Ernst Klee: Auschwitz, die NS-Medizin und ihre Opfer. Verlag S. Fischer,
Frankfurt/Main 1997, 526 S., DM 58,00
Die Nazi-Machthaber boten ihren Ärzten etwas noch nie dagewesenes, und
deshalb verlockendes: Unbehelligt von ethischen Erwägungen konnten sie
Menschen zu Versuchszwecken unbegrenzt verbrauchen. Die Insassen der
Konzentrationslager und der Psychiatrie wurden das Material, das den
Tätern im Ärztekittel zu unvorstellbaren Experimenten nach Belieben zur
Verfügung stand.
Die "Forschung" war bewußt auf den Tod der Opfer ausgerichtet, betont
der Medizinhistoriker und Psychiatriekritiker Ernst Klee in seinem
neuesten Buch "Auschwitz, die NS-Medizin und ihre Opfer". Die
tatsächlich Kranken in den Lagern hingegen erhielten kaum je eine auch nur
minimale medizinische Betreuung, vielmehr ließ man sie verhungern und an
den grassierenden Krankheiten eingehen. "Die Medizin in den KZs dient
nahezu ausschließlich der Ausrottung der Häftlinge", schreibt er.
Mit diesem Buch legt der 1942 geborene Klee eine umfassende
Dokumentation der medizinischen Verbrechen im "Dritten Reich" vor. Dies
beschämendste Kapitel der deutschen Medizin ist seit den 70er Jahren gut
erforscht worden; Klee zieht die Summe aus diesen Bemühungen.

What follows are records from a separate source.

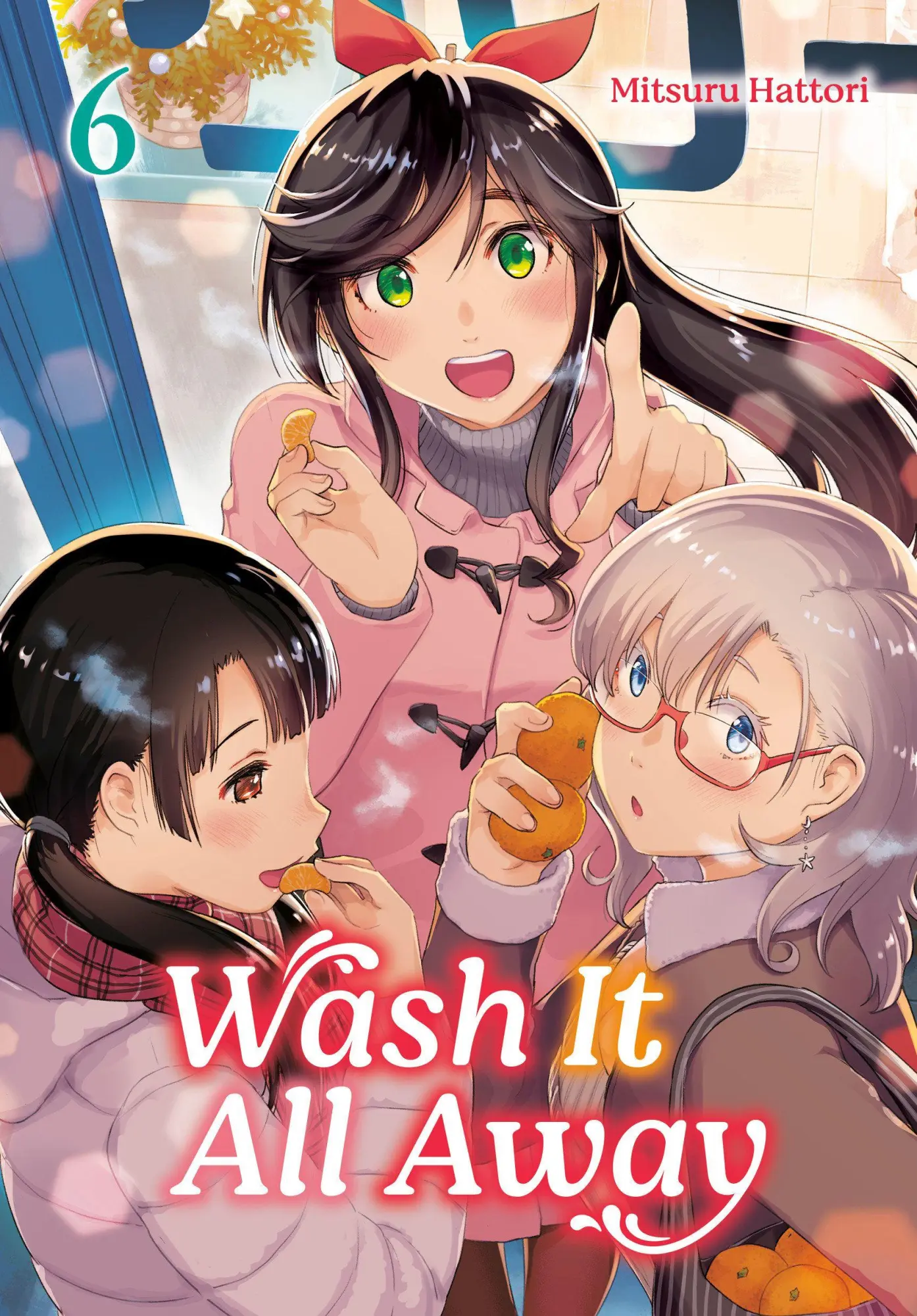 Cover: 9781646093793 | Wash It All Away 06 | Mitsuru Hattori | Taschenbuch | Englisch | 2026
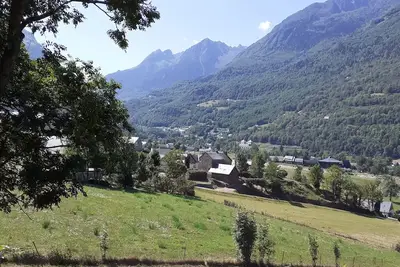 Image de location d'appartement à esquieze-seres hautes pyrénnées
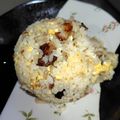 大魔女's cooksnap of when they made ザ☆チャーハン.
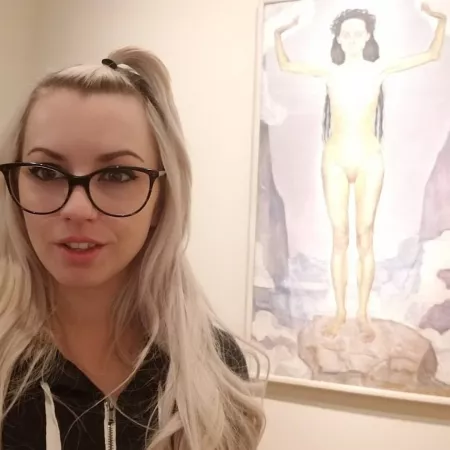 Lexi Belle - Canvas by moartwo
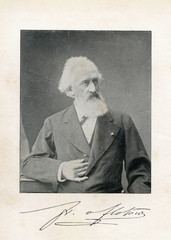 German composer Friedrich Adolf Ferdinand, Freiherr von Flotow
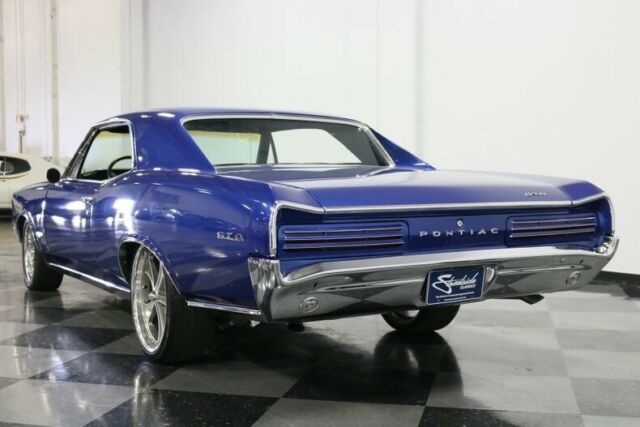 1966 Pontiac GTO Restomod - photo 11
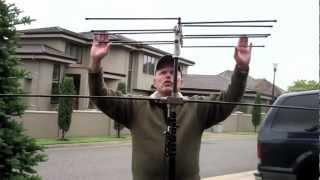 Weather Resistant Field Antenna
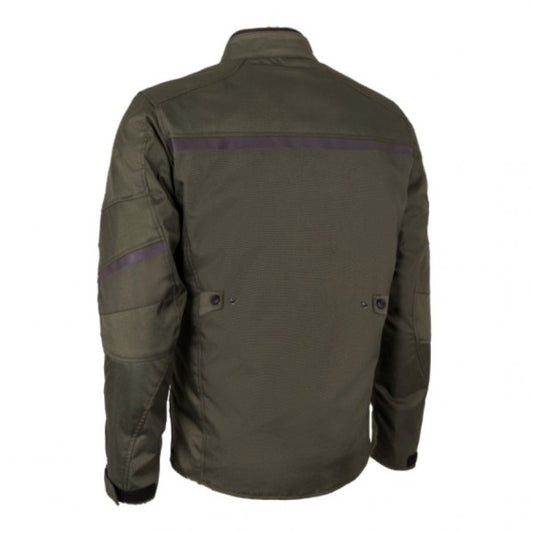 Chaqueta Cordura Moto Moore Travel Pro Ceniza - URA Moto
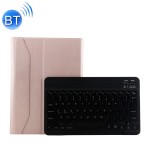 Etui Klawiatura Bezprzewodowa iPad 9.7 2017/2018 złoty róż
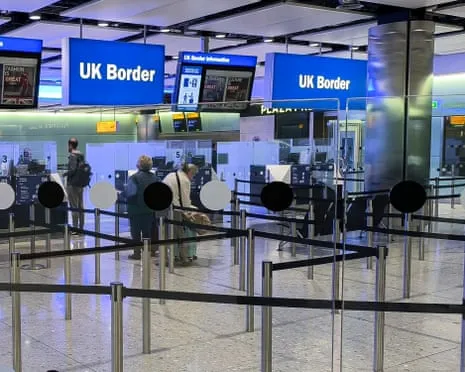 National Individual Is Next Deportee Via UK-France Migration Deal
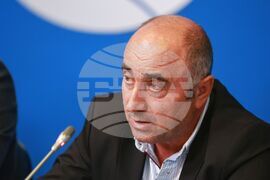 Национален пресклуб на БТА София - пресконференция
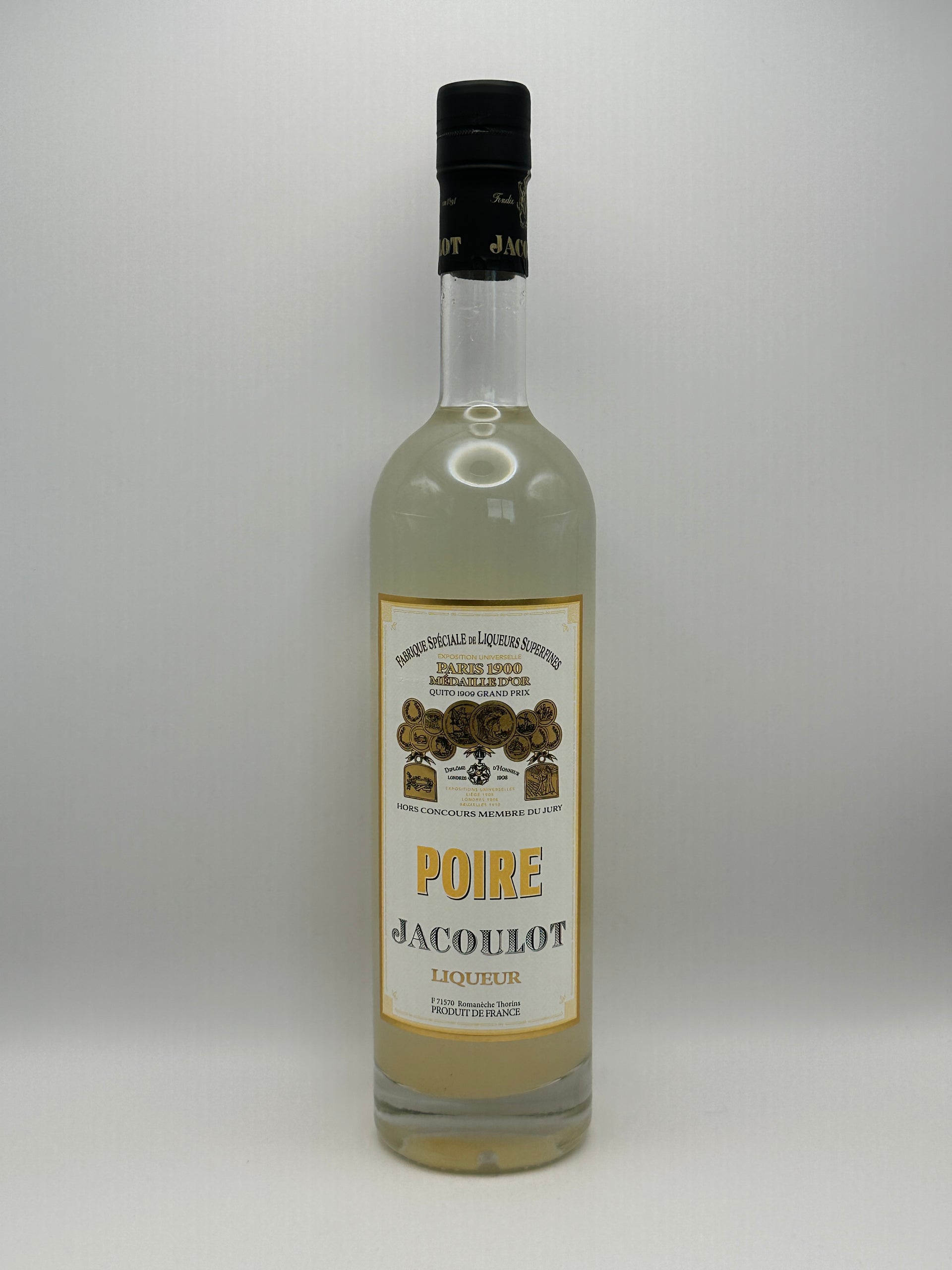 Liqueur de Poire - Jacoulot - 70cl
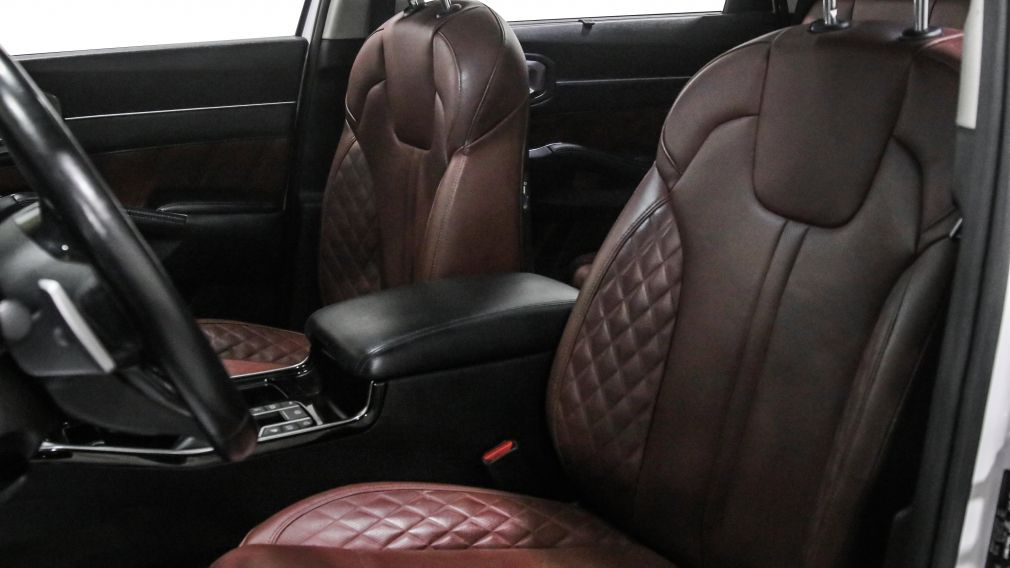 Kia Sorento SX 2022 d&rsquo;occasion à vendre - 10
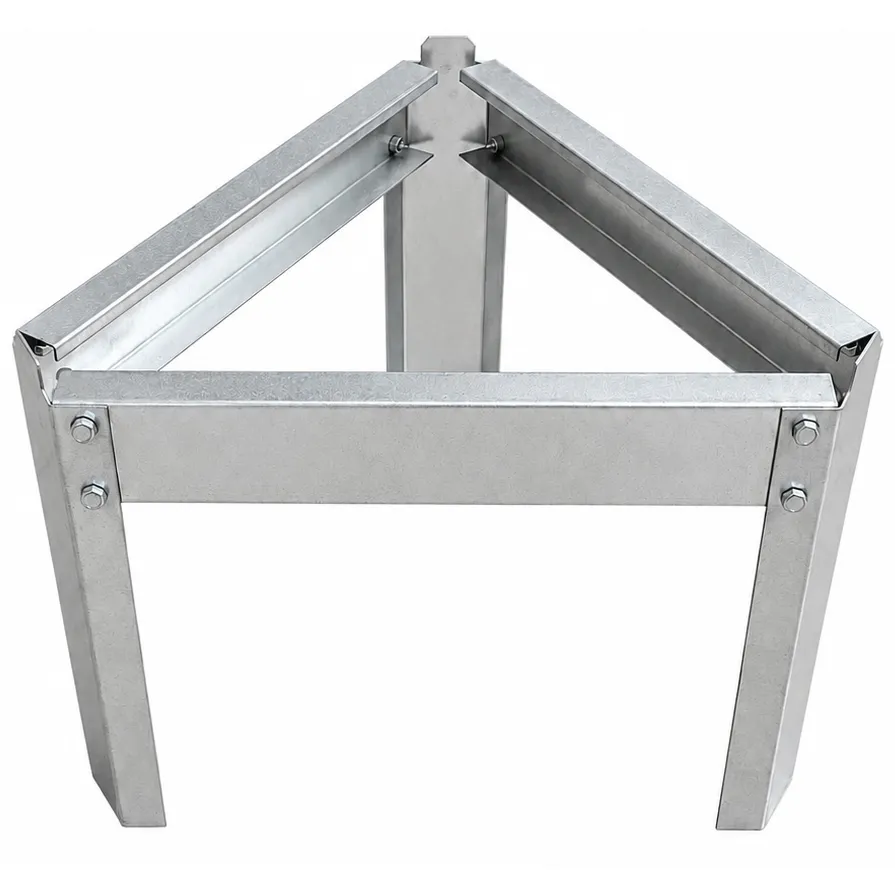 Suport galvanizat pentru butoi, D 515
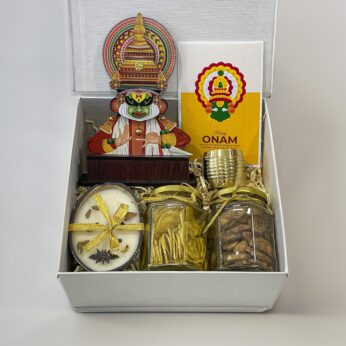 Elegant  Budget Friendly Gift Hamper for Onam – Unbeatable Value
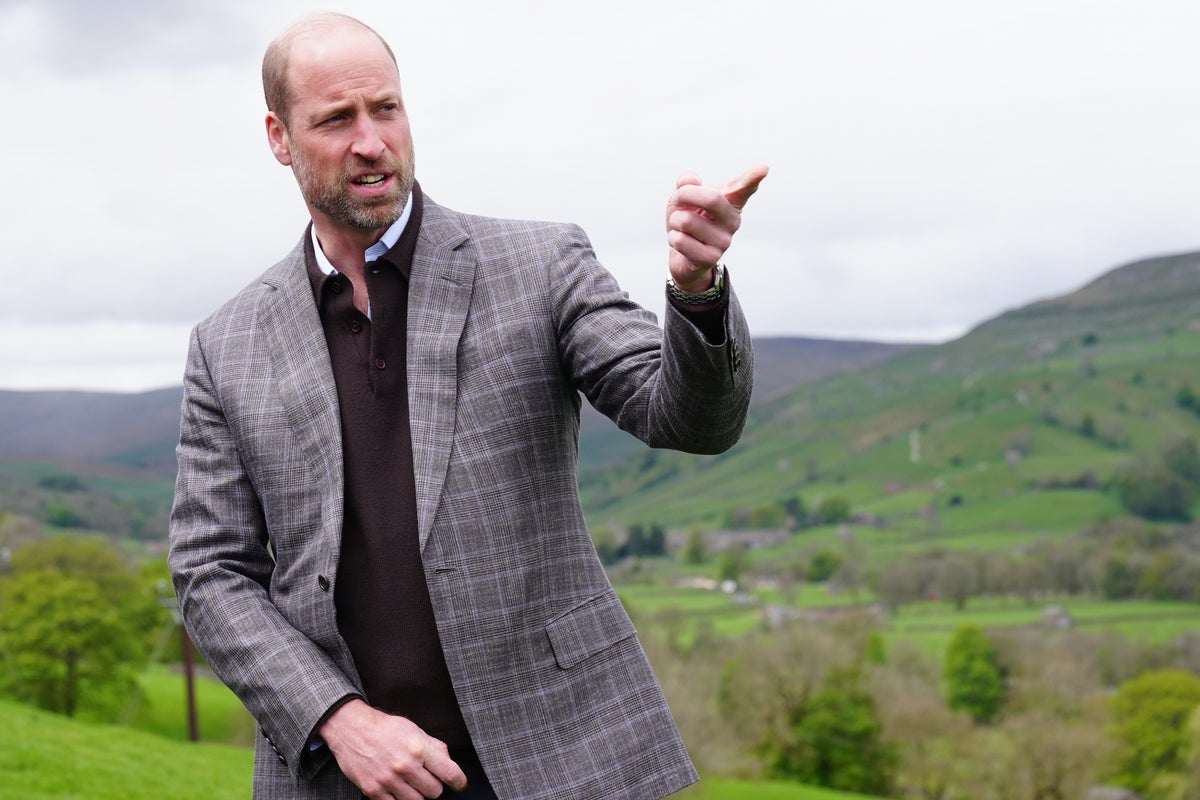 Prince of Wales takes helm at Country Life magazine to champion rural Britain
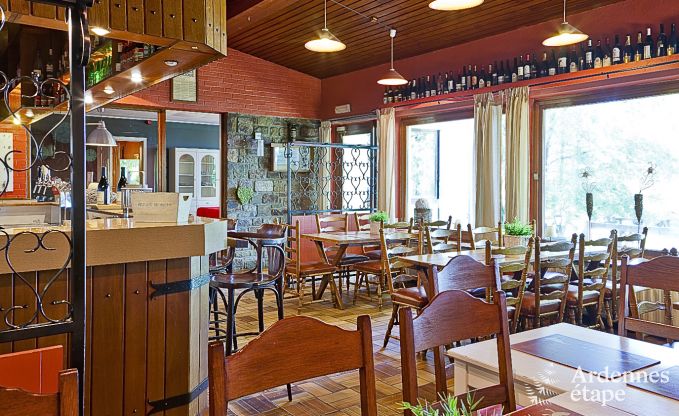 Vakantiehuis in Ovifat voor 36 personen in de Ardennen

Die
Lektüre der Torturen, die sich deutsche Ärzte ausdachten, um an
"lebendfrisches Untersuchungsmaterial" zu kommen, ist deprimierend. In
knapper Form wechseln sich Einzelbiographien mit der Dokumentation des
historischen Materials ab. Klee belegt alle Verbrechen genau.
Ebenso erbittert, daß sich viele der beteiligten Ärzte nach dem Krieg in
eigener Praxis niederließen oder in anderen ehrbaren Positionen
arbeiteten, als sei nichts geschehen. Allerdings wurden auch etliche
KZ-Ärzte von alliierten Gerichten zum Tode verurteilt und hingerichtet.
Klee verzichtet völlig darauf zu erklären, was die Täter zu den
beschriebenen Greueltaten trieb. Das ist vielleicht der größte Mangel
dieses ansonsten ausgezeichneten Buches, das als neues Standardwerk zur
NS-Medizin und ihrer Opfer bezeichnet werden kann. Ein ausführliches
Sach- und Personenregister runden den guten Eindruck ab.